AI agents represent a fundamental shift for security practitioners. They can automate tedious workflows, act as a co-pilot while you build custom tooling that was previously out of reach, and - when integrated into a well-designed system - serve as an intelligent analyst alongside you.
This workshop shows you all three. You'll learn to direct AI agents effectively, then apply those skills to customize and use a complete threat hunting system that combines deterministic processing with AI-assisted analysis.
What You'll Build A working threat hunting pipeline:
- Endpoint telemetry via Sysmon - process creation, network connections, file operations
- Network telemetry via Zeek - connection logs, DNS queries, HTTP traffic
- A deterministic receptor that harmonizes both sources, correlates events using four-tuple matching, and ranks suspicious activity using DuckDB
- Agent integration where an agent assists with investigation, pattern analysis, and detection refinement
The deterministic layer does the heavy lifting. The agent provides contextual analysis on what surfaces. You make the final call.
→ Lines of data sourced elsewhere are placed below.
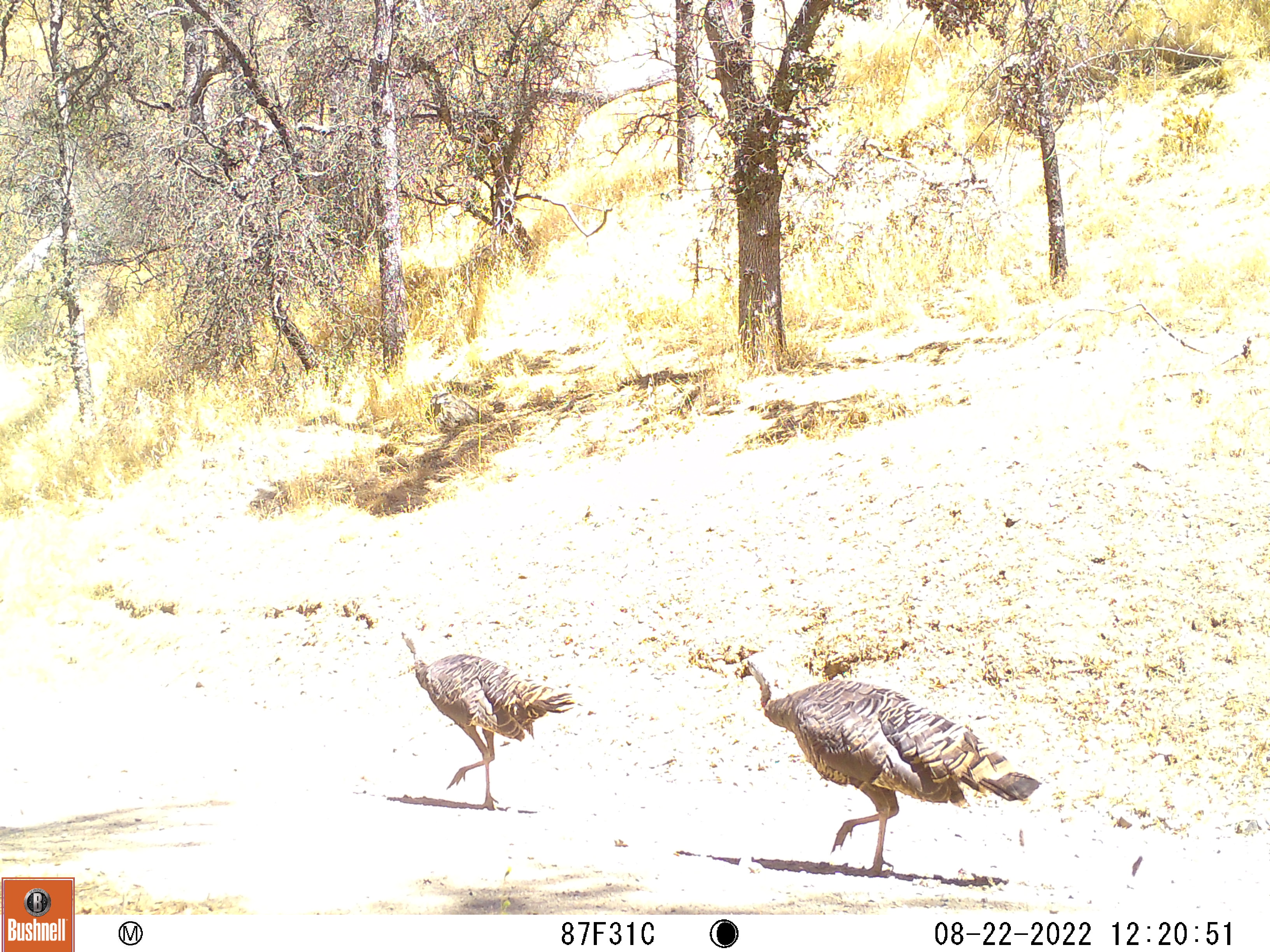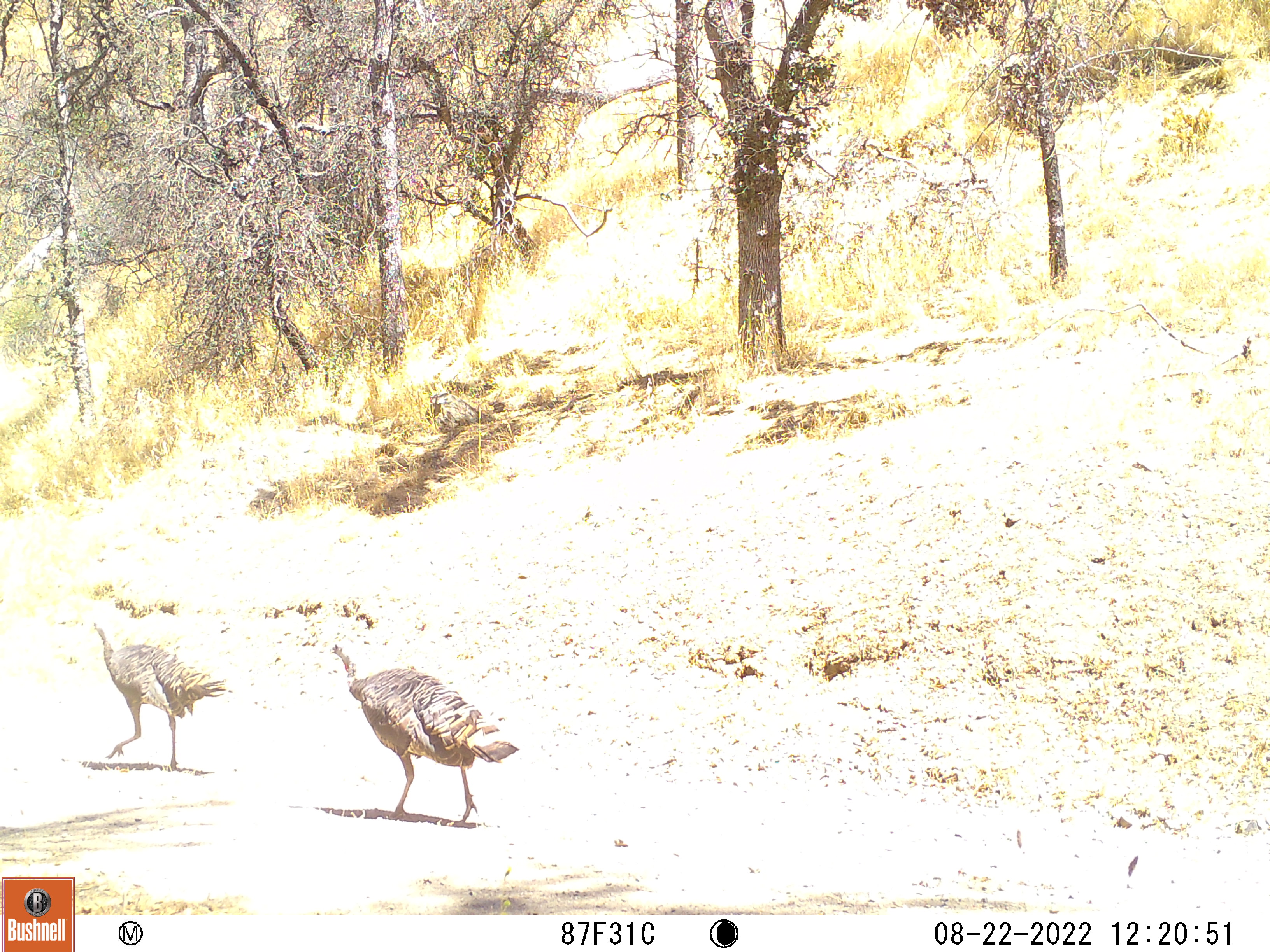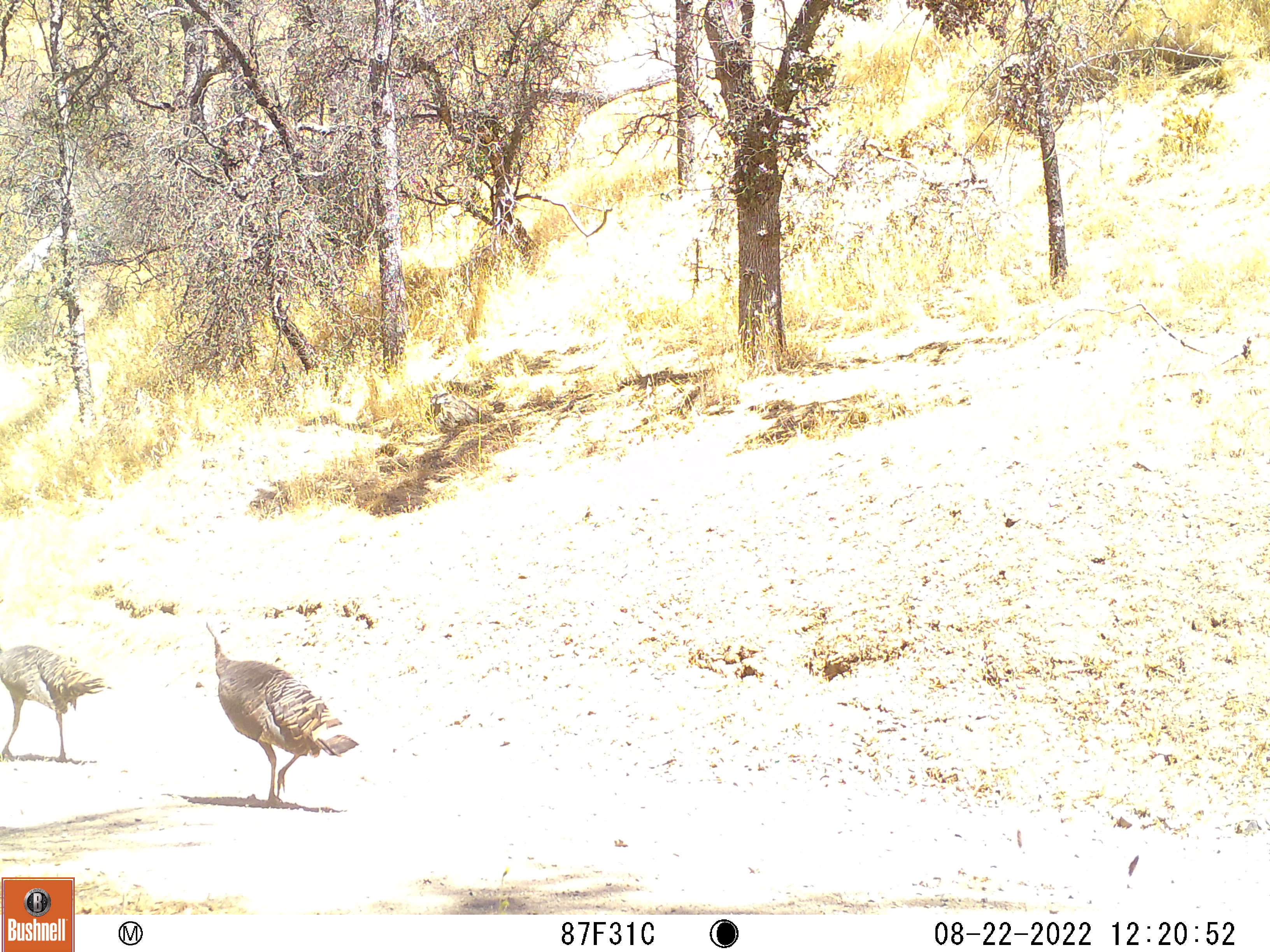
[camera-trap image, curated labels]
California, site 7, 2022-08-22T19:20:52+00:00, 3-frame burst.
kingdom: Animalia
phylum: Chordata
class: Aves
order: Galliformes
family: Phasianidae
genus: Meleagris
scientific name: Meleagris gallopavo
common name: turkey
What You'll Learn Beyond the system itself, you'll learn the practices that make agent collaboration effective: - Structuring projects so agents understand your environment, optimize outputs, and retain "memory" - Integrating systems that ensure you not only become effective at delivering results, but ensure you continue learning while working with agents ("anti-brainrot systems") - Context management + intuition - learn how to optimize your interaction with agents - Learn how to extend agent capabilities, when MCPs are the right call, when they are not - Agentic coding best practices - staying on top of what's being built, not outsourcing your thinking - Building reusable skills for repeatable security workflows - Hooks and guardrails for safe, automated agent operation
Who Should Attend Threat hunters, detection engineers, SOC analysts, and security practitioners who want to integrate AI agents into their workflow - whether for building tools, automating analysis, or hunting threats.
Requirements - Laptop with terminal access - Model access - I will be using Claude Code, but the course is agnostic - you can use any model to provide inference.
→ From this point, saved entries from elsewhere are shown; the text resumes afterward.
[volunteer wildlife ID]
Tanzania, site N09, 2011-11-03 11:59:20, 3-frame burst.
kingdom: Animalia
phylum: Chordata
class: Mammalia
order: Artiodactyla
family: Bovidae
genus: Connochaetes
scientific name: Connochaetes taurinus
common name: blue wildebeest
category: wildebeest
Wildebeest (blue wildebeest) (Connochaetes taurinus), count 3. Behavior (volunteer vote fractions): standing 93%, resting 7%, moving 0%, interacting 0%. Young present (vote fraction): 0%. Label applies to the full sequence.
Faan Rossouw Researcher/Instructor, Active Countermeasures + AntiSyphon Training
Faan Rossouw is a security researcher at Active Countermeasures and instructs at Antisyphon Training, where he teaches courses on threat hunting and offensive security tooling. He's currently building AionSec.ai - courses designed to help security practitioners leverage AI agents in their work. Originally from South Africa, Faan is now based in Val-David, Quebec.